The Biggest Prison on Earth

The Biggest Prison on Earth

Contemporary Muslim World

The Biggest Prison on Earth
A History of the Occupied Territories

Author(s): Ilan Pappé

Reviewed by: Chowdhury Mueen Uddin

 

Review

Reviewed by: Chowdhury Mueen Uddin – London UK

Published by: London: One World Publications, 2017, 304pp. ISBN: 978-1851685875.
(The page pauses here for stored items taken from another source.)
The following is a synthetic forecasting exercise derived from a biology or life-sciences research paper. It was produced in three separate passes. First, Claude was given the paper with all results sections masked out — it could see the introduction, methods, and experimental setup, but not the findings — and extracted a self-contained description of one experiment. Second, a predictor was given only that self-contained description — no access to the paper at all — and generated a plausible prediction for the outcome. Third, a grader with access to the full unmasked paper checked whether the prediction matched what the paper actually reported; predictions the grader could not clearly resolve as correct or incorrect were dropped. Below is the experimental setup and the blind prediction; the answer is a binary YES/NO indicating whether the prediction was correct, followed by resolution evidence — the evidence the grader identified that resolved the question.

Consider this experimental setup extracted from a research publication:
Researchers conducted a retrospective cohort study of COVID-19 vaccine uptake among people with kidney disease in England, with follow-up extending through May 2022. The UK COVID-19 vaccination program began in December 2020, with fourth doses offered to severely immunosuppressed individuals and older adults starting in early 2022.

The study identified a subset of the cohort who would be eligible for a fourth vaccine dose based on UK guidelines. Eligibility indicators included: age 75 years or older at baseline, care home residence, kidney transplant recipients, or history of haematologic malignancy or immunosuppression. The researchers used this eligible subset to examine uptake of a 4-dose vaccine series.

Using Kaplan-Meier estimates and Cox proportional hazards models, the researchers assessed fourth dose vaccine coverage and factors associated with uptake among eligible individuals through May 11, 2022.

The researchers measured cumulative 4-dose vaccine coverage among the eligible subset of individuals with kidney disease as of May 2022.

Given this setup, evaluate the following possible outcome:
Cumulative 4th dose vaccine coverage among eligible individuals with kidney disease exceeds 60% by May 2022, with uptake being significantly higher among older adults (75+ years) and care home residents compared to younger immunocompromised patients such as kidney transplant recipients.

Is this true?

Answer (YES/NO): NO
The dedication of the book reads, “To the Palestinian children, killed, wounded and traumatized by living in the biggest prison on earth.” The rest of the book depicts the plight of the Palestinian children sentenced to such unimaginable life of persecution by the apartheid terror-state of Israel and its Western partnersin- crime. Although published five years ago, the book strikes a more powerful cord now that the massacres committed by the Israelis is close to thirty thousand children (perhaps more by the time this review is published) for no fault of their own.

Ilan Pappé, a noted Jewish critic of Israel, is described by prominent journalist John Pilger as, “Israel’s bravest, most principled, most incisive historian”. In this book, Pappé is continuing with this heart-breaking story, where he left off in his earlier book, The Ethnic Cleansing of Palestine. The current book begins at ‘‘the university on the Hill’’ (the Hebrew University) on the Givat Ram or the Hill of Ram, where academics and bureaucrats from as early as 1963, long before the actual occupation of Palestinian territories in 1967, “worked out the fine detail of the system… upheld it for all those years and… perfected its operation.” He writes, “as the wardens of this largest prison on earth, they are constant abusers, dehumanizers and destroyers of the Palestinian rights and lives.” The author uses ‘occupation’ rather uneasily, because the term ‘occupation’ is a temporary means of securing a territory following armed conflict or war but in this case ‘temporality’ is not part of the story, unlike all other known occupation, here it is a “totality of control exercised by the occupier,” a kind of occupation exercised only on a group of people “designated for elimination or genocide.” This is what Patrick Wolfe brilliantly describe as “the logic of elimination of the native” because “settler colonialism is a structure not an event.”